NERDS: Nerds are, for the most part, categorized by their brains. Nerds have always been those who value knowledge over anything else, including social interaction and food. Gone are the days where nerds wear horn-rimmed glasses with tape over the bridge and pocket-protectors. Today’s nerds are almost impossible to pick out by appearance. Nerds sustain themselves by knowledge. They are really the all-encompassing category of geeks, nerds, and dorks. Nerds can be picked out by someone who would rather sit home on a Friday night and watch a Science Channel special on neutrinos than go to a party. If they generally read educational texts for their own benefit (and not a class assignment), you are looking at a nerd. There is nothing wrong with being a nerd, nor should there be a negative connotation to the word, I think. A nerd is an intelligent person, generally exceptionally bright, who thrives on learning as much as they can at any given time, even to the point where they forego social interaction. You will generally find nerds in the fields of academia and professorship due to their interest in knowledge and passing it on or preserving it.

These three categories are not fail-safe ways of naming people, nor should they really be used to harm people emotionally. When I was young, I was almost purely nerd, but as I moved older, I was almost purely geek. Now, I feel that I am a great amalgam of geek and nerd. That fits my personality. That fits my interests. That fits my desires. If someone calls you a geek, be proud; you are one of society’s up-and-comers. If you are called a nerd, rejoice; you are smarter than the person who called you that. If you are called a dork, think; there may be something you’re doing a little too hardcore for your own good.

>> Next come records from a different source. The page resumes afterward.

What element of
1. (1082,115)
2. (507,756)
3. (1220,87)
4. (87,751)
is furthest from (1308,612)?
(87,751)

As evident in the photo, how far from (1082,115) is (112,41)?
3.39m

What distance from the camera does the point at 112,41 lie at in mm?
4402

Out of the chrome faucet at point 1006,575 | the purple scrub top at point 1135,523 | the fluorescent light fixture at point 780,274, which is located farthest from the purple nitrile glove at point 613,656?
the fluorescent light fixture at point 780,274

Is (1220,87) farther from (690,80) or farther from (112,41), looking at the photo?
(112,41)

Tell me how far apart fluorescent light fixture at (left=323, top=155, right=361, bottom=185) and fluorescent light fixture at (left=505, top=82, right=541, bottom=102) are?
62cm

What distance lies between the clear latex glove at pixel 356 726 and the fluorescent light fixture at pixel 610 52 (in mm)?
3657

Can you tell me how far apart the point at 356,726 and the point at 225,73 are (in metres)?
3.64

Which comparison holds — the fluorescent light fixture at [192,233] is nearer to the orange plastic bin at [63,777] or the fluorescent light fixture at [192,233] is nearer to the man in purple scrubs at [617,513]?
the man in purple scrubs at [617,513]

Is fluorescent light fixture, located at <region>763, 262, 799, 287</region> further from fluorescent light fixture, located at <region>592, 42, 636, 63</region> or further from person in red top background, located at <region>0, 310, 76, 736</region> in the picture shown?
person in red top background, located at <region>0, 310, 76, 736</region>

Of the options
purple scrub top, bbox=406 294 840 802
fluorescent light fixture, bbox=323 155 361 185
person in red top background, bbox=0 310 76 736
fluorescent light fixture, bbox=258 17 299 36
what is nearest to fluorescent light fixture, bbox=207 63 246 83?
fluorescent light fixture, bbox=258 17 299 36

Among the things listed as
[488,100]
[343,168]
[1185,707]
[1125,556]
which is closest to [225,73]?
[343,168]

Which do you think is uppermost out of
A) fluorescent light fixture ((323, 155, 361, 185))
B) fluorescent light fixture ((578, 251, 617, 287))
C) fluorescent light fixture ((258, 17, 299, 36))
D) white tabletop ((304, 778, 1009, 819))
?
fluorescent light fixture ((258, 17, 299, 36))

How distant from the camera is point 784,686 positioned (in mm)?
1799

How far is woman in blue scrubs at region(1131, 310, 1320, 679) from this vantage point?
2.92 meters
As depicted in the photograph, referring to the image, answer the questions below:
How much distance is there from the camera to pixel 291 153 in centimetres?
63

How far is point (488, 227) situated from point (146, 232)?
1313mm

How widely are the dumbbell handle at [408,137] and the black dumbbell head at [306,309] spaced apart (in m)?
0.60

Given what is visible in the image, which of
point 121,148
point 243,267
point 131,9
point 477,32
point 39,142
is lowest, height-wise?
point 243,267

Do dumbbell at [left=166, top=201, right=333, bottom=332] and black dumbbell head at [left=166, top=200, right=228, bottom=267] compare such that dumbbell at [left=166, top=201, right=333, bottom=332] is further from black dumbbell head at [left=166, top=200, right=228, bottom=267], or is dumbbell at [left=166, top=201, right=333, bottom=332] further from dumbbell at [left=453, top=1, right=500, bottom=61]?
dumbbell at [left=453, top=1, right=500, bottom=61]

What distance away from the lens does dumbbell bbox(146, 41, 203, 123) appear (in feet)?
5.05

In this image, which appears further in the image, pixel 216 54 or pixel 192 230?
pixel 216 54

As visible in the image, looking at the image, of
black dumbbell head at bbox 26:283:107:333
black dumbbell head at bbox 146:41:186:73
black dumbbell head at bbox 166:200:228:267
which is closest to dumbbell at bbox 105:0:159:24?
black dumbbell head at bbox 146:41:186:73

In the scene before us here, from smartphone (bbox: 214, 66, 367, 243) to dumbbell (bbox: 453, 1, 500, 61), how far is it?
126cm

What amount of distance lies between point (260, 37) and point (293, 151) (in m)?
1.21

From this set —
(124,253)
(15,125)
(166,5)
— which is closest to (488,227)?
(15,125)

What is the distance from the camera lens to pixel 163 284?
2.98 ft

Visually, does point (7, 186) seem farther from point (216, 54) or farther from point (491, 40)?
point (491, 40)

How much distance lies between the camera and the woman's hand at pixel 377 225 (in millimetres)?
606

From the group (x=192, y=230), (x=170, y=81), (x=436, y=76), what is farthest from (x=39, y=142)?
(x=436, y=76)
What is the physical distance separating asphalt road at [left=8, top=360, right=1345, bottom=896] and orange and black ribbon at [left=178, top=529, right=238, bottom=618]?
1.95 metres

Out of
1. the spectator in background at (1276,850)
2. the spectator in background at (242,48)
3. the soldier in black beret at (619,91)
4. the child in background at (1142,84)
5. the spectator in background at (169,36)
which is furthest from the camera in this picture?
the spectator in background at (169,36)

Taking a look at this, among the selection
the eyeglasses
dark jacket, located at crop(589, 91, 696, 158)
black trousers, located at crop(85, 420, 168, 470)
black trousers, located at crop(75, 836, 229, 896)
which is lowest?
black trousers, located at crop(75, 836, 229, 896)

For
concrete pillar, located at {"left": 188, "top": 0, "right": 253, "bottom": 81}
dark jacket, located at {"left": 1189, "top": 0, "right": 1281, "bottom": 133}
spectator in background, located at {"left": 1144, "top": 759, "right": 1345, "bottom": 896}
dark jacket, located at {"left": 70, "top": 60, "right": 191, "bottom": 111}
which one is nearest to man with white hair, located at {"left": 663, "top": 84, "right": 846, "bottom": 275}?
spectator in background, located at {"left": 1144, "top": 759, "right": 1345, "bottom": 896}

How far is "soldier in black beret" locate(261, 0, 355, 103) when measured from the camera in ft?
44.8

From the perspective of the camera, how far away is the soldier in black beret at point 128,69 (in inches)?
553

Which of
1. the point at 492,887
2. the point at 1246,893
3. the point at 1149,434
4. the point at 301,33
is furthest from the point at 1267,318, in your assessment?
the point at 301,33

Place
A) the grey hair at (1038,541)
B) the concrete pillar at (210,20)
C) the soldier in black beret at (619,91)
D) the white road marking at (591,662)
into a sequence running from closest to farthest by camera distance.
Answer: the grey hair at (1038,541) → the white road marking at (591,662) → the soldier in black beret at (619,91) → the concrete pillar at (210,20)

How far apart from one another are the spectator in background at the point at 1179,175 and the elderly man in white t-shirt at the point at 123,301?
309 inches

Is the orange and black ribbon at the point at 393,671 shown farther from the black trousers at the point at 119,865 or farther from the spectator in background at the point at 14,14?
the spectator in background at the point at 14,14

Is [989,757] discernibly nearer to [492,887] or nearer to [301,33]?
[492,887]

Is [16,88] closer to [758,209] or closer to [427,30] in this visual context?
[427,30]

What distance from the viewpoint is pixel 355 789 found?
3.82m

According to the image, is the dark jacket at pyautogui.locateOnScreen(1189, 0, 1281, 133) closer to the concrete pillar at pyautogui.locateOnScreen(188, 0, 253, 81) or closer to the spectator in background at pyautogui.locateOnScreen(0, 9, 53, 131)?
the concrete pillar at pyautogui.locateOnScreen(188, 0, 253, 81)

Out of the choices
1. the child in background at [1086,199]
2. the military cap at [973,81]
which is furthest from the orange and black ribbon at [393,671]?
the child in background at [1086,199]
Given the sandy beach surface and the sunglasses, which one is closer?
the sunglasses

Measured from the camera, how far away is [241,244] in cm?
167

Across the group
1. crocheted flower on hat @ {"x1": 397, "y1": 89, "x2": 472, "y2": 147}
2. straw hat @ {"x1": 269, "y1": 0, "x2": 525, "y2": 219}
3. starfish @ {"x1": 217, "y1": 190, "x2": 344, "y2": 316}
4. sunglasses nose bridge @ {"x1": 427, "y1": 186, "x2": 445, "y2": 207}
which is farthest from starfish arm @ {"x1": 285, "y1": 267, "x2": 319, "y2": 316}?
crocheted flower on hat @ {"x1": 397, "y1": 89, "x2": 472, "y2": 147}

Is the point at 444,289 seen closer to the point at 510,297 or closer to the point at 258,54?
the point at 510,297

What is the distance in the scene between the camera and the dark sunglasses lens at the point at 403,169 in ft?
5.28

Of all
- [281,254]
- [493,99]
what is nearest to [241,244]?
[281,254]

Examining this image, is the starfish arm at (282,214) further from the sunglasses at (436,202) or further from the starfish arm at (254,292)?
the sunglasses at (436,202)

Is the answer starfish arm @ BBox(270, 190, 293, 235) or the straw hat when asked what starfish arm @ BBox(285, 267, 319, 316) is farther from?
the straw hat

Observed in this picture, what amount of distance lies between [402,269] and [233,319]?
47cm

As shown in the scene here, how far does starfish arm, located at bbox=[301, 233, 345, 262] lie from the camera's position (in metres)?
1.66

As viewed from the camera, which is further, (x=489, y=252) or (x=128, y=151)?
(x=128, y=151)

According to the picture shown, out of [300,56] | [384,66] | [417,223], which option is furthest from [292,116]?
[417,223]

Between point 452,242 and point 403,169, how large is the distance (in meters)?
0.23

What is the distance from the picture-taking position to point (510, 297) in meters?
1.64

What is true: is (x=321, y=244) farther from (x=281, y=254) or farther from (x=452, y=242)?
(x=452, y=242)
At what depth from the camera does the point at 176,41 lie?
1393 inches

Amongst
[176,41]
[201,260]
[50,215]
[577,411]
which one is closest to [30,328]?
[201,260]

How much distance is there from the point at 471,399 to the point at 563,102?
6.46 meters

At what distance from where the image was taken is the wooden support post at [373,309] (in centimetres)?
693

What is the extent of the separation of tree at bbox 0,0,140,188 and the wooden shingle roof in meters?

I hope to have distinguished a little more what a geek, a nerd, and a dork is. We have all either called someone one of them or been called one. Now we can understand why. These are simply categories that people place each other in. Like athlete or artist, these labels do not make the person. The person makes themselves, and they can either embrace who and what they are or be forever ruled by the concept that someone else places on them.